Personally, I'm going to be turning Frame Generation on whenever I can.
Which admittedly won't be that often to begin with. It will take time for developers to jump on board the new upscaling magic, however easy Nvidia says it is to implement. It is also restricted to Ada Lovelace GPUs, which means the $1,600 RTX 4090 at launch, and then the $1,200 RTX 4080 and $900 RTX 4080 following in November.

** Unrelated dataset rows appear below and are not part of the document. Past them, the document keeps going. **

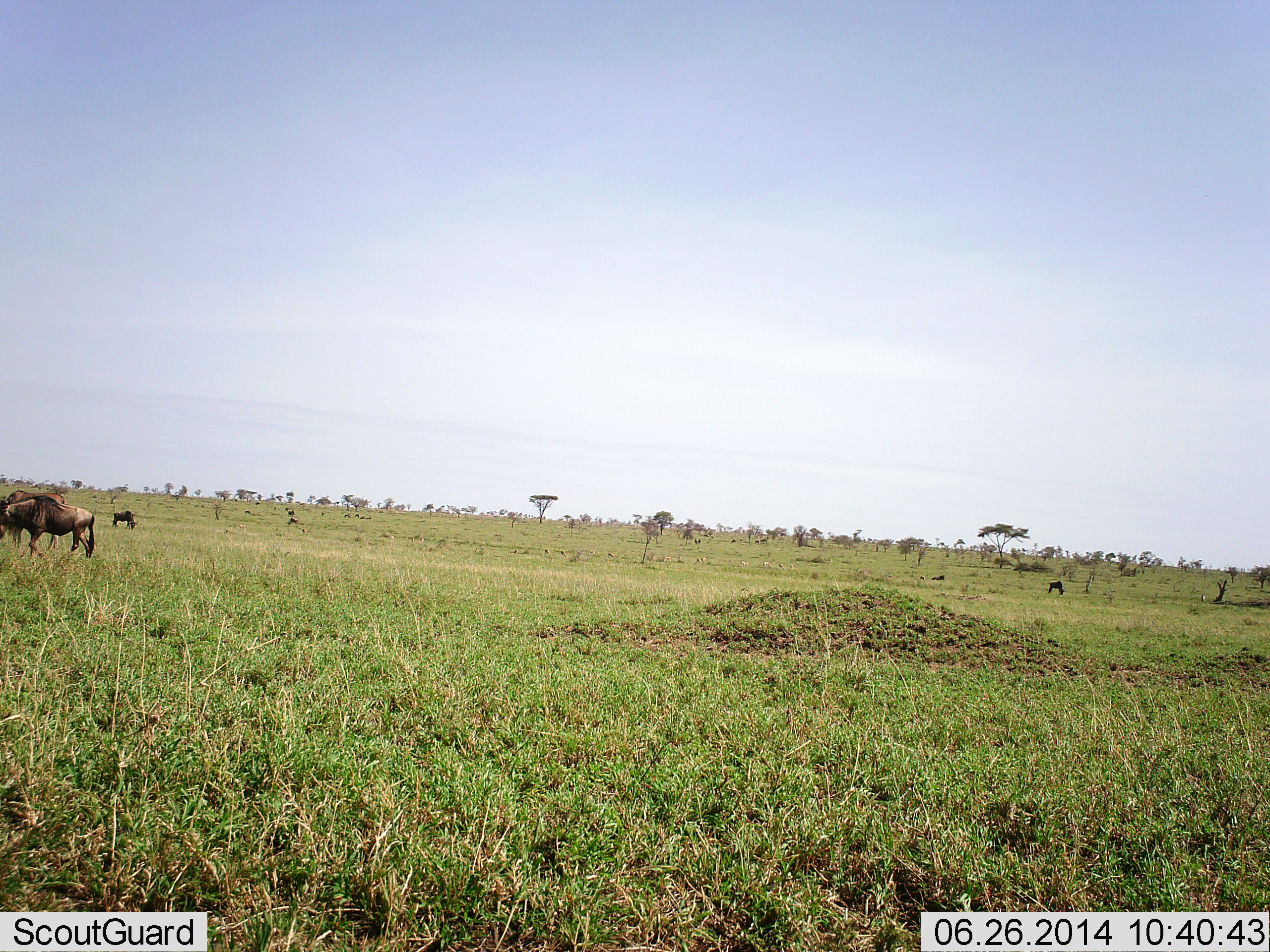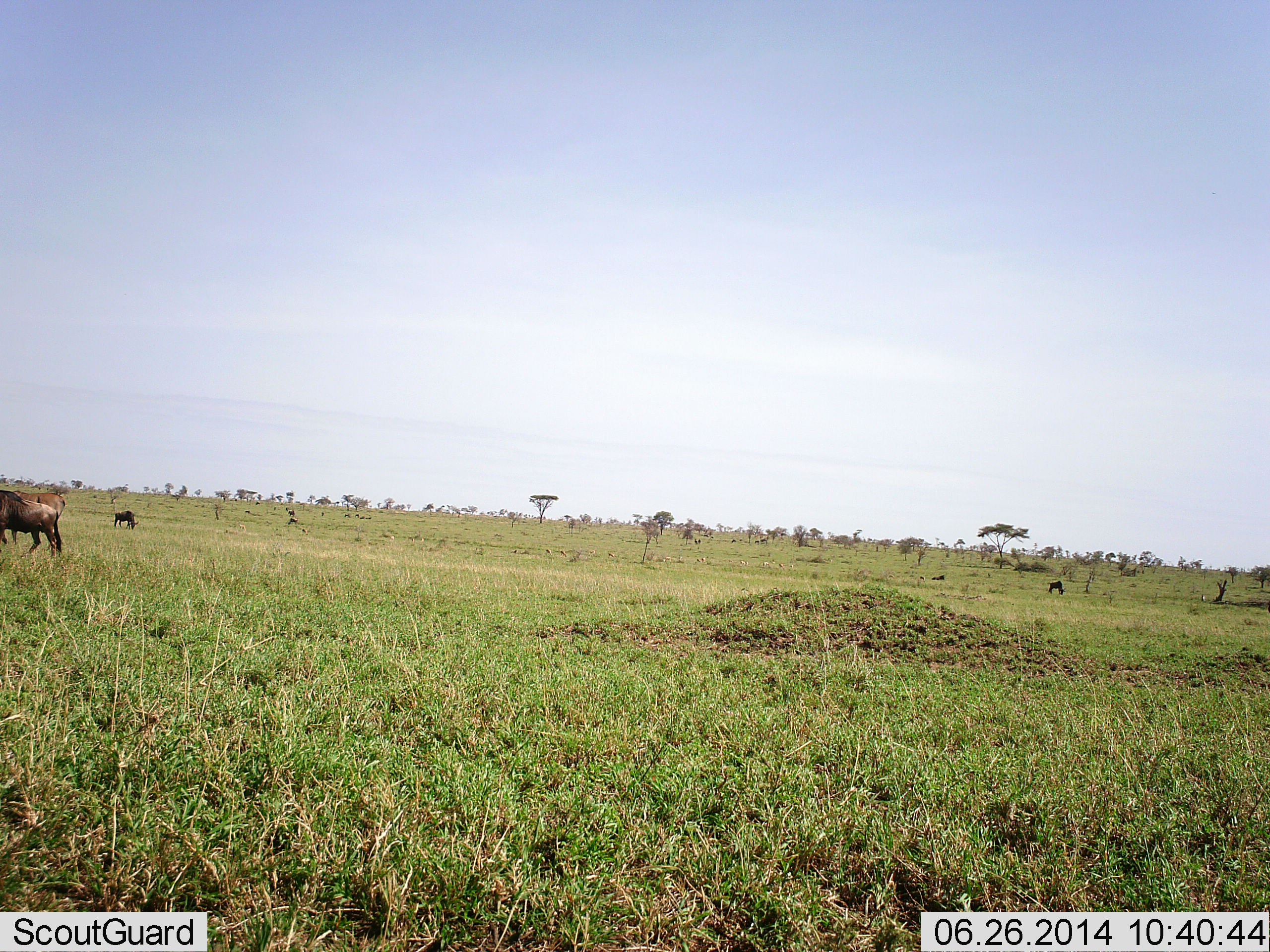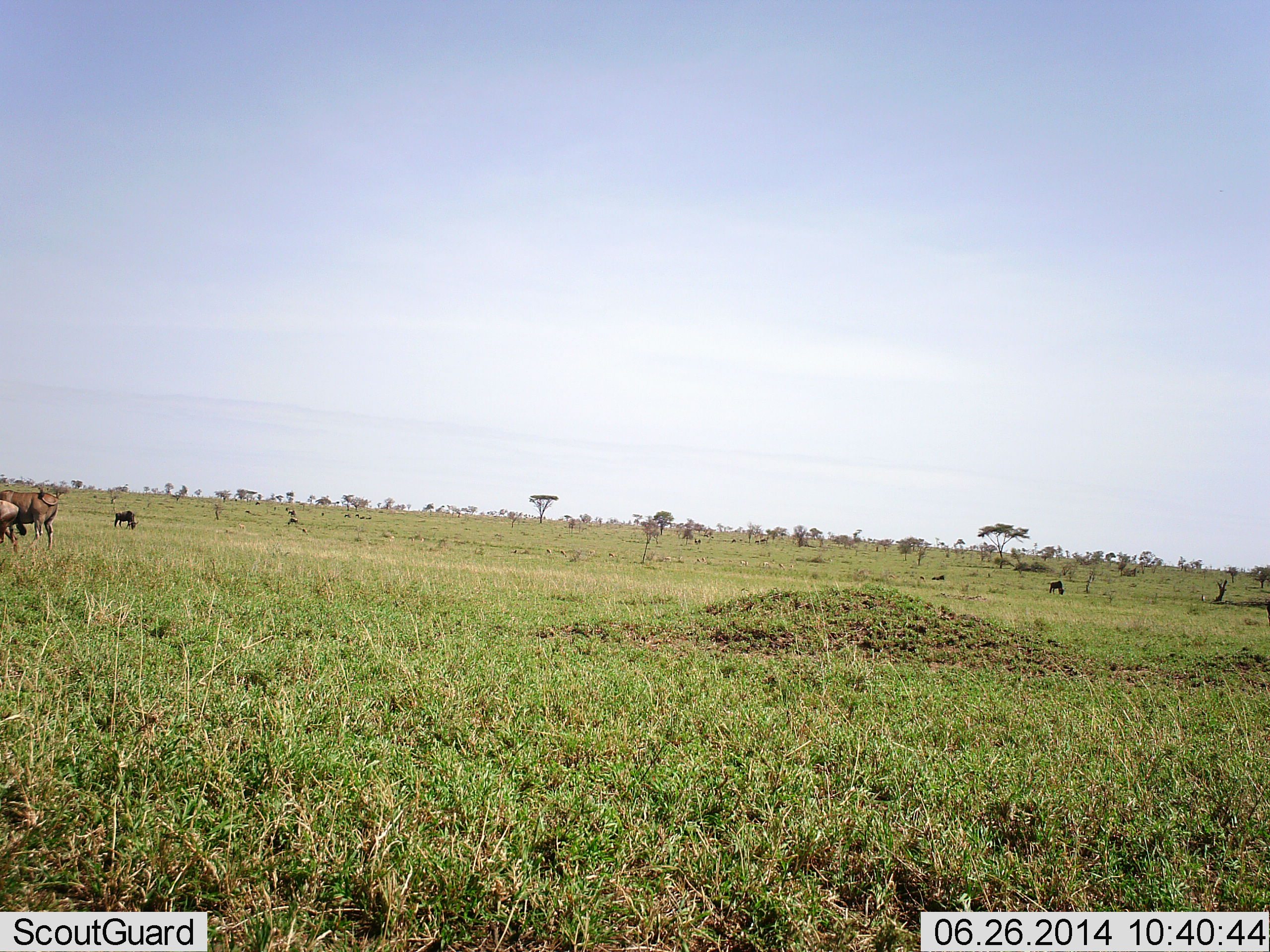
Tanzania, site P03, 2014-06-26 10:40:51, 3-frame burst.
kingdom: Animalia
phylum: Chordata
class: Mammalia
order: Artiodactyla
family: Bovidae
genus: Connochaetes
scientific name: Connochaetes taurinus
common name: blue wildebeest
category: wildebeest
Wildebeest (blue wildebeest) (Connochaetes taurinus), count 4. Behavior (volunteer vote fractions): standing 47%, resting 6%, moving 80%, interacting 0%. Young present (vote fraction): 4%. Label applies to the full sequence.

In other words, it's not going to be available to the vast majority of gamers until Nvidia decides it wants to launch some actually affordable Ada GPUs. Those which might arguably benefit more from such performance enhancements.
Power and thermals
CPU: Intel Core i9 12900K
Motherboard: Asus ROG Z690 Maximus Hero
Cooler: Corsair H100i RGB
RAM: 32GB G.Skill Trident Z5 RGB DDR5-5600
Storage: 1TB WD Black SN850, 4TB Sabrent Rocket 4Q
PSU: Seasonic Prime TX 1600W
OS: Windows 11 22H2
Chassis: DimasTech Mini V2
Monitor: Dough Spectrum ES07D03
And what of power? Well, it almost hit 500W running at stock speeds. But then that's the way modern GPUs have been going—just look at how much power the otherwise efficient RDNA 2 architecture demands when used in the RX 6950 XT—and it's definitely worth noting that's around the same level as the previous RTX 3090 Ti, too. Considering the performance increase, the negligible increase in power draw speaks to the efficient 4N process.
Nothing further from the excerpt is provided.